Methods: A reanalysis of 2 controlled clinical trials for pain in persons with disabilities. Eighty-two persons with spinal cord injuries and 34 persons with amputations provided pretreatment and posttreatment ratings of pain intensity on 0 to 10 numerical rating scales. After treatment, participants also rated the meaningfulness of any changes in pain they experienced.
Results: An average decrease of 1.80 points on the 0 to 10 numerical rating scales and percent decreases of about 36% corresponded to reports of a meaningful change in pain. There was no significant difference between samples, and also no differences due to gender or treatment condition. Age and pretreatment pain, however, were associated with the amount of pain decrease rated as meaningful. The change in pain intensity rated as meaningful was greater for older participants and participants with higher levels of pretreatment pain. Consistent with previous research, percent change scores were less biased by pretreatment pain than were absolute change scores.

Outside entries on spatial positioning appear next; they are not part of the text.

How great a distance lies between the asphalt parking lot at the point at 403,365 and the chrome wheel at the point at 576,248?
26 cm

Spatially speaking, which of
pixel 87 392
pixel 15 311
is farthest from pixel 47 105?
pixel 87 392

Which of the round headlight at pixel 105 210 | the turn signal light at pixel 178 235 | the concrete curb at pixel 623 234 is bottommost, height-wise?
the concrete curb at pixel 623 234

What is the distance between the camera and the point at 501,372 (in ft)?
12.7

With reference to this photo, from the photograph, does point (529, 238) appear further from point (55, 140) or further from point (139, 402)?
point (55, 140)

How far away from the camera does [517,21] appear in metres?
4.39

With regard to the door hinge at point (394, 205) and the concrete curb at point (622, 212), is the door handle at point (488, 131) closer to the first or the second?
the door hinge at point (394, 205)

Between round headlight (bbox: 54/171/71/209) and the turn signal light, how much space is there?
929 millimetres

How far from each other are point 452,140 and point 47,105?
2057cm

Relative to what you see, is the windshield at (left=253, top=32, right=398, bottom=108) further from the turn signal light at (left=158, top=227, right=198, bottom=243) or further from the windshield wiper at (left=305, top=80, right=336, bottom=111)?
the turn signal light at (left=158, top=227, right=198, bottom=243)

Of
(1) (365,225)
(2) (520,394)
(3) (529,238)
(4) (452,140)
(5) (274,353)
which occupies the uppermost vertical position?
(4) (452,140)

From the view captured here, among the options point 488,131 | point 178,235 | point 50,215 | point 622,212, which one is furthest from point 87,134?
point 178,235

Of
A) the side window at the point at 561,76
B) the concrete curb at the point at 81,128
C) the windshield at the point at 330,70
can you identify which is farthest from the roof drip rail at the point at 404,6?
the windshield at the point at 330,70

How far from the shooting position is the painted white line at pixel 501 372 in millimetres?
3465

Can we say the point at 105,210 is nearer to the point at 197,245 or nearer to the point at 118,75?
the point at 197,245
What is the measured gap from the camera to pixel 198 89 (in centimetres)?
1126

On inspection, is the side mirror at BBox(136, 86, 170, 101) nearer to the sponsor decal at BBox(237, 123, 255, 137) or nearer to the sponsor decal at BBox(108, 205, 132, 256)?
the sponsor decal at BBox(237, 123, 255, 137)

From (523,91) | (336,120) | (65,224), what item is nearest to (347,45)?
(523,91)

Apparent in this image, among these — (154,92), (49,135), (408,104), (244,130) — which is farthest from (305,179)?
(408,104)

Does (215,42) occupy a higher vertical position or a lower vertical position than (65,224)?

Discussion: These findings are generally consistent with similar findings in other pain populations, and, in light of previous research, support an approximate 33% decrease in pain as a reasonable standard for meaningful change across chronic pain conditions. Percent change scores may be more useful for comparing the effects of pain treatments across samples or conditions because they are less biased by pretreatment pain level.